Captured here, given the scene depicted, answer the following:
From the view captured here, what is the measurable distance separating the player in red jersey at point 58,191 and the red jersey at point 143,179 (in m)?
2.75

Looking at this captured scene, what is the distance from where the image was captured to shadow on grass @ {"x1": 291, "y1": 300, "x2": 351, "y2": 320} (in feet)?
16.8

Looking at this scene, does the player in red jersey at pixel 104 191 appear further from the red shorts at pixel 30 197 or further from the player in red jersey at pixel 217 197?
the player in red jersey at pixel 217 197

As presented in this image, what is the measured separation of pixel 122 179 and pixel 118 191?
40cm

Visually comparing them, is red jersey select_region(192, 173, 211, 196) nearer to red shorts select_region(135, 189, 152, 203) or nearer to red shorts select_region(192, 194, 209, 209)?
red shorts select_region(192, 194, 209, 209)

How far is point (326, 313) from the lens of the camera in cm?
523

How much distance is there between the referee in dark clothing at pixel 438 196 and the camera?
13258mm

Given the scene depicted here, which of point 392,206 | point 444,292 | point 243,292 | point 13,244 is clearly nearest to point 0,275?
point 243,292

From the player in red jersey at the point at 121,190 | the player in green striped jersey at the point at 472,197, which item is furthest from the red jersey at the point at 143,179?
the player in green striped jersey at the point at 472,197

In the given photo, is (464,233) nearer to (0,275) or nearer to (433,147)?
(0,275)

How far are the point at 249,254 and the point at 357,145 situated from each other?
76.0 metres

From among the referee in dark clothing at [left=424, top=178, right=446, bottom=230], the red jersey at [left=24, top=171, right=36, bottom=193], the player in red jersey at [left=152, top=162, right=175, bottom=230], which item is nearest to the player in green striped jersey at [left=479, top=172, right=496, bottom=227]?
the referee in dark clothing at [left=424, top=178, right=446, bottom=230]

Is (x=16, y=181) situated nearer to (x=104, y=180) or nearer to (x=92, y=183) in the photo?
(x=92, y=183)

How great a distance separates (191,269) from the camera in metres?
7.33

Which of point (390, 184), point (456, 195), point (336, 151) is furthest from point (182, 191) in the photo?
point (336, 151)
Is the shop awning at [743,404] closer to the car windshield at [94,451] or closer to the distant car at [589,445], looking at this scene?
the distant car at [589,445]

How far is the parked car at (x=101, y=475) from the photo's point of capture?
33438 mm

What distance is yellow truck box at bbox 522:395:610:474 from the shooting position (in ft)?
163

Task to carry out: Copy out the data lines again unchanged, beginning with the line containing "Looking at this captured" and continuing through the line containing "76.0 metres", both included.

Exercise output:
Looking at this captured scene, what is the distance from where the image was captured to shadow on grass @ {"x1": 291, "y1": 300, "x2": 351, "y2": 320} (in feet)?
16.8

Looking at this scene, does the player in red jersey at pixel 104 191 appear further from the red shorts at pixel 30 197 or further from the player in red jersey at pixel 217 197?
the player in red jersey at pixel 217 197

As presented in this image, what is the measured separation of pixel 122 179 and pixel 118 191?
40cm

Visually comparing them, is red jersey select_region(192, 173, 211, 196) nearer to red shorts select_region(135, 189, 152, 203) or nearer to red shorts select_region(192, 194, 209, 209)?
red shorts select_region(192, 194, 209, 209)

How far is point (326, 313) from the lens of the camera in cm?
523

How much distance is there between the referee in dark clothing at pixel 438 196 and the camera?
13258mm

Given the scene depicted here, which of point 392,206 | point 444,292 | point 243,292 | point 13,244 is clearly nearest to point 0,275?
point 243,292

From the player in red jersey at the point at 121,190 | the player in green striped jersey at the point at 472,197, which item is furthest from the red jersey at the point at 143,179?
the player in green striped jersey at the point at 472,197

In the given photo, is (464,233) nearer to (0,275) or nearer to (433,147)?
(0,275)

How far are the point at 249,254 and the point at 357,145 situated from each other?
76.0 metres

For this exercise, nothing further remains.